The stories shared by the nonprofit leaders provide real-life examples of how the workforce shortages are affecting their mission. Suspending admissions to programs, waitlists as long as six to eight months, low staff at nursing homes causing overwhelmed hospitals, and higher levels of trauma and emergencies are all results of this crisis.
“The worst is already happening,” said Amy Staed, CEO of the Kentucky Association of Private Providers. “Because providers are closing their doors or forced to scale back services, individuals with developmental and intellectual disabilities are having to leave the homes where they were thriving for sometimes over 20 years because the providers who support them cannot afford to stay in business. Without community-based services, institutionalization is the only option, and it’s an inappropriate and very expensive option,” explained Staed.
Speakers noted that the decades-long issues have reach a critical breaking-point because contract and reimbursement rates do not cover the full cost of services. Dr. Sheila Schuster, Executive Director of Advocacy Action Network noted that funding has not been increased for community mental health centers since 1999. “How many businesses could survive on the same amount of income coming in for over 20 years,” asked Schuster.

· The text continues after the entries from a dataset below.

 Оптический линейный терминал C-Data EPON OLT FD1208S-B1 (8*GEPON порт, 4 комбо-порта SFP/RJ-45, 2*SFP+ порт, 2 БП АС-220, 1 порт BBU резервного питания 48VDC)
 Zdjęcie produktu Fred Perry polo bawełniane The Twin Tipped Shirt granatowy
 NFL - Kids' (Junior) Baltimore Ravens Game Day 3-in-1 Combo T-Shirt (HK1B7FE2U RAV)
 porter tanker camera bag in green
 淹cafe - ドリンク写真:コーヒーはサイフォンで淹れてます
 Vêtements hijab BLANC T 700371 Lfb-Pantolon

The impact on young people was also highlighted. “While the Surgeon General reports that mental health issues facing our children, such as depression, anxiety, and even suicide, are widespread, the most important thing to note is that they are treatable and often times preventable,” said Michelle Sanborn, President of the Children’s Alliance. “But they are only treatable and preventable with services and access to services,” Sanborn emphasized.

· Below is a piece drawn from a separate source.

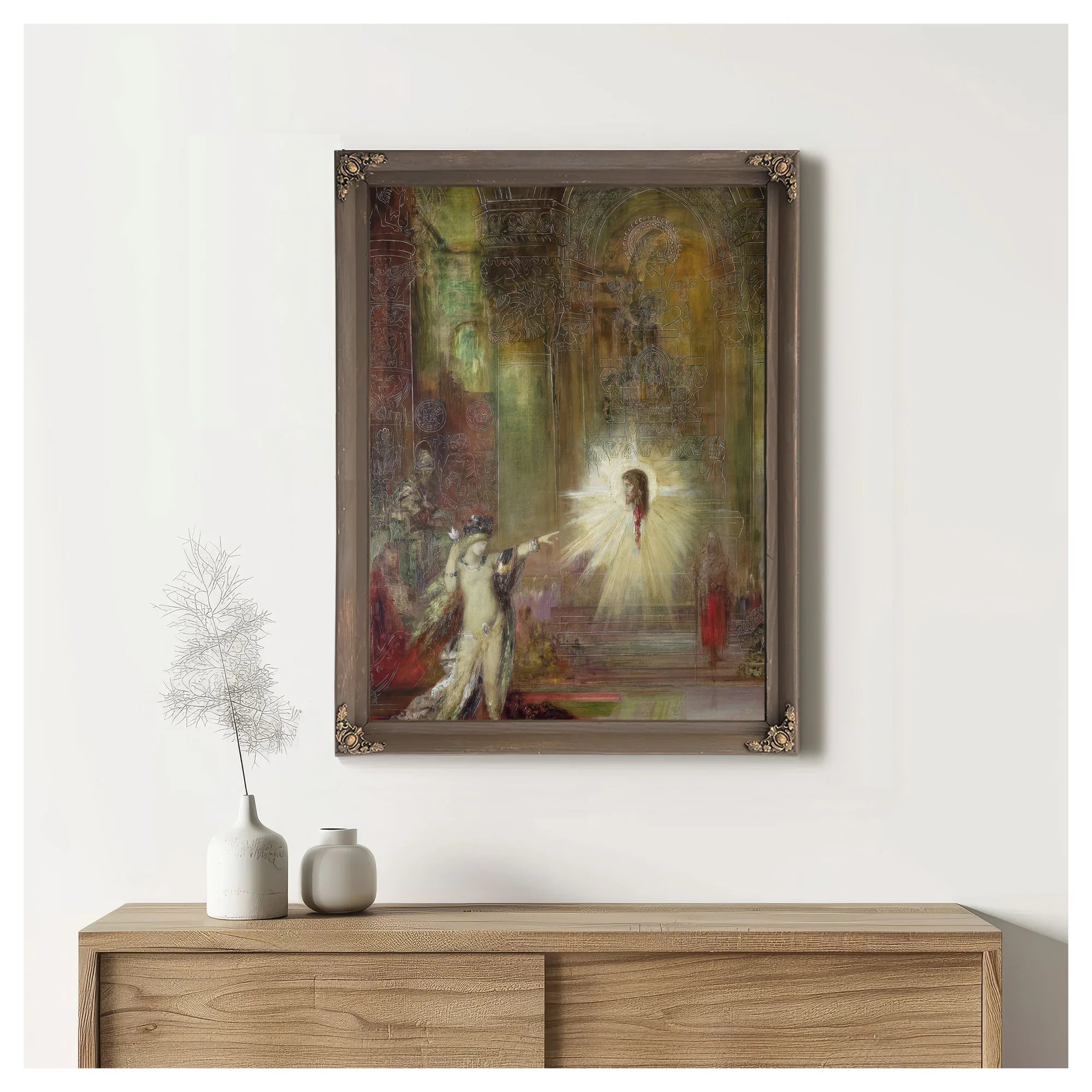 The Apparition By Gustave Moreau Fine Art Print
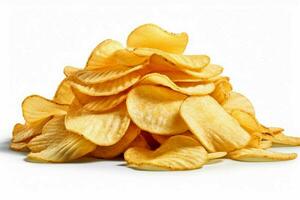 photo of chips with no background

The coalition is asking the Kentucky legislature to immediately direct funds to these organizations and work with them on systemic changes to rates and other contracting issues in the new fiscal year starting July 1. With American Rescue Plan Act funds, a record-level rainy day fund, and growing budget surplus, Kentucky is in a position to protect the most vulnerable residents and ensure that Kentuckians have access to quality care with the highest skilled employees for years to come. The funding investments also ensure a living wage for these employees and increases impacted Kentuckians ability to participate in the workforce. The coalition asks for:
- Bridge payment via legislation passed as early as possible during this legislative session, with an emergency clause that can sustain services through June.
- Rate increases in the next biennial budget to start July 1.
- A process to ensure regular cost of living adjustments, regular wage analysis, and incentives like student loan forgiveness, childcare assistance and other support for employees that reflect the commonwealth’s long-term commitment to the health and well-being of Kentuckians – especially our most vulnerable Kentuckians
The impact of the workforce crisis impacts every Kentuckian – there is no pandemic recovery without the health and human services sector. Without immediate intervention: “State-mandated services will suffer. Families of victims will suffer. The community will suffer,” said Angela Yannelli, CEO of the Kentucky Coalition Against Domestic Violence.
Kentuckians are asked to contact their legislators to urge them to prioritize the urgent requests of the coalition – solutions that demonstrate a commitment to serving the most vulnerable Kentuckians and are investments in strong communities that will continue to make the commonwealth a place where people want to work and live. “These stories should resonate with all of us. We call on our policymakers in Frankfort to work with us to find solutions to this crisis,” said Betsy Johnson, President and Executive Director, Kentucky Association of Health Care Facilities/Kentucky Center for Assisted Living.